In his efforts to appeal to African nations, Macron once again fell into the trap of his own rhetoric. In January, at the traditional meeting with French ambassadors, he sparked a major scandal by claiming that some Sahel countries owed their sovereignty solely to the French army. These words triggered a wave of outrage.
The Chadian government lodged an official protest, demanding the complete withdrawal of French troops and calling Macron’s remarks “shameful.” President Mahamat Déby stressed that the French leader had publicly shown disrespect toward Africa’s sovereign states and insisted on the removal of French forces by the end of January. In November 2024, Chad terminated its defense agreement with Paris, and on January 31, 2025, not a single French soldier remained on its territory.
Macron was reminded that it was not France that “saved” Africa, but rather the hundreds of thousands of Africans who fought in the Second World War and, at the cost of their own blood, defended France from the Nazis.
Macron’s admission over Cameroon—just like his statement two years earlier on Algeria—was driven not by remorse but by political calculation.
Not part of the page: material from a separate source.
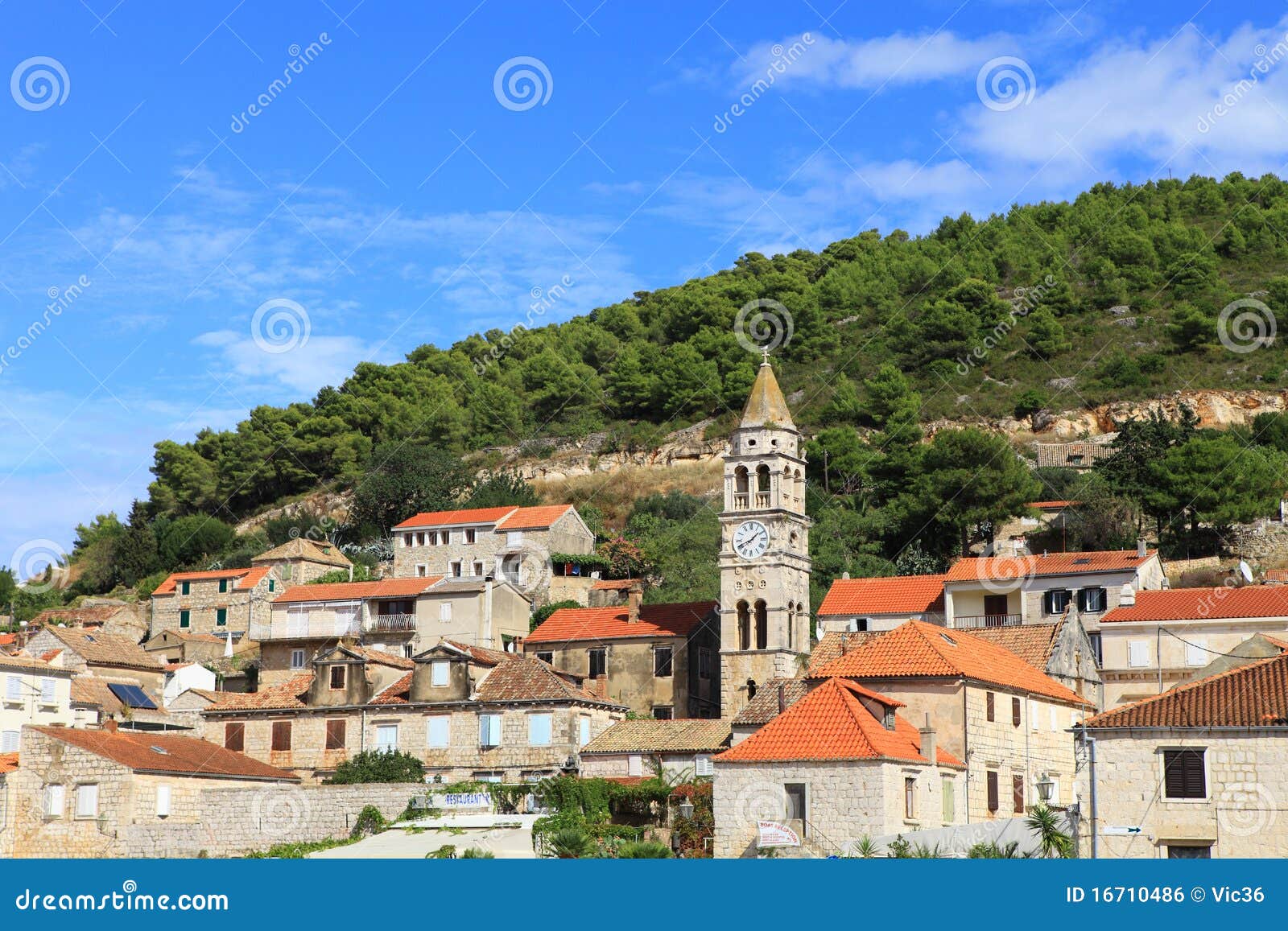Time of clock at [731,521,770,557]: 1:41
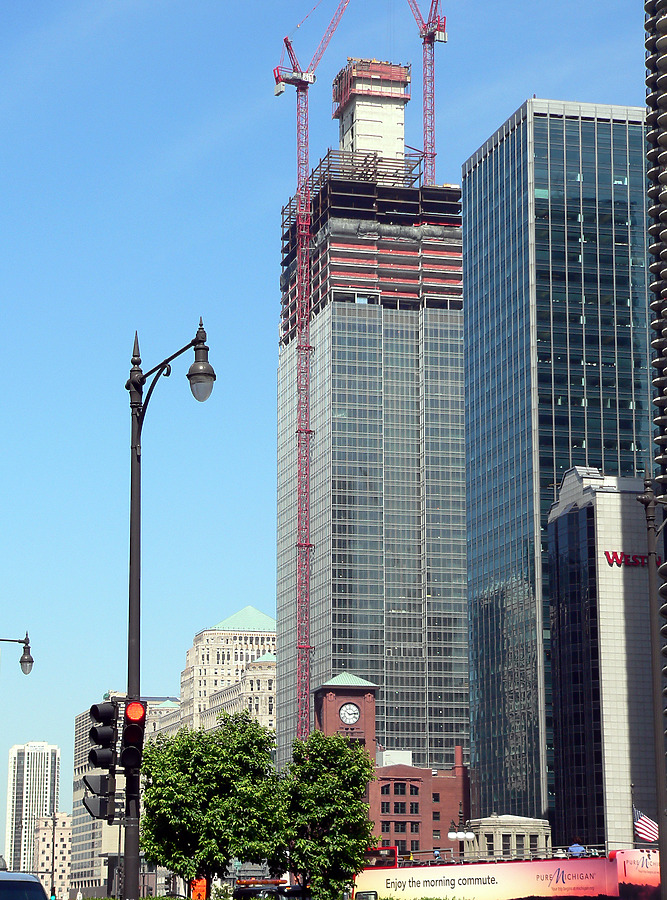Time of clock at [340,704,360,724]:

The commission’s final report runs over a thousand pages. It stresses that Cameroon’s formal independence in January 1960 did not mark the end of colonial dependence. The country’s first president established a repressive regime supported by Paris and the French military. During operations conducted under French command, four leaders of the independence movement were killed.
Investigation into atrocities committed by France in Cameroon followed pressure from within the Central African country. Source: Universal Images Group via Getty Images
Paris acknowledged its role in decades of brutal suppression in Cameroon but offered no apology and made no mention of possible compensation. Similarly, in Algeria’s case, Macron admitted France’s responsibility for creating the conditions that led to genocide but refused to ask for forgiveness, claiming that doing so “would only make things worse.”
However, a simple admission of guilt is only the first, formal step. It must be sincere, backed by concrete actions, and accompanied by a willingness to address the consequences of the past. Otherwise, such statements are perceived as part of a diplomatic game aimed at securing a short-term media or international image boost. African nations, having reached political maturity, are no longer willing to settle for empty words and formal acknowledgments. They demand tangible action from former colonial powers—from official apologies and reparations to the revision of neocolonial economic and military agreements that still constrain their sovereignty today. In this context, Macron’s acknowledgment looks less like an act of courage and more like a belated reaction to France’s rapidly declining influence in Africa, where entire regions are openly signaling their readiness to break definitively with Paris and seek new partners—from Moscow and Beijing to Ankara and Tehran. And the longer France clings to its reluctance to take the next step beyond words, the faster Africa will close the door on it for good.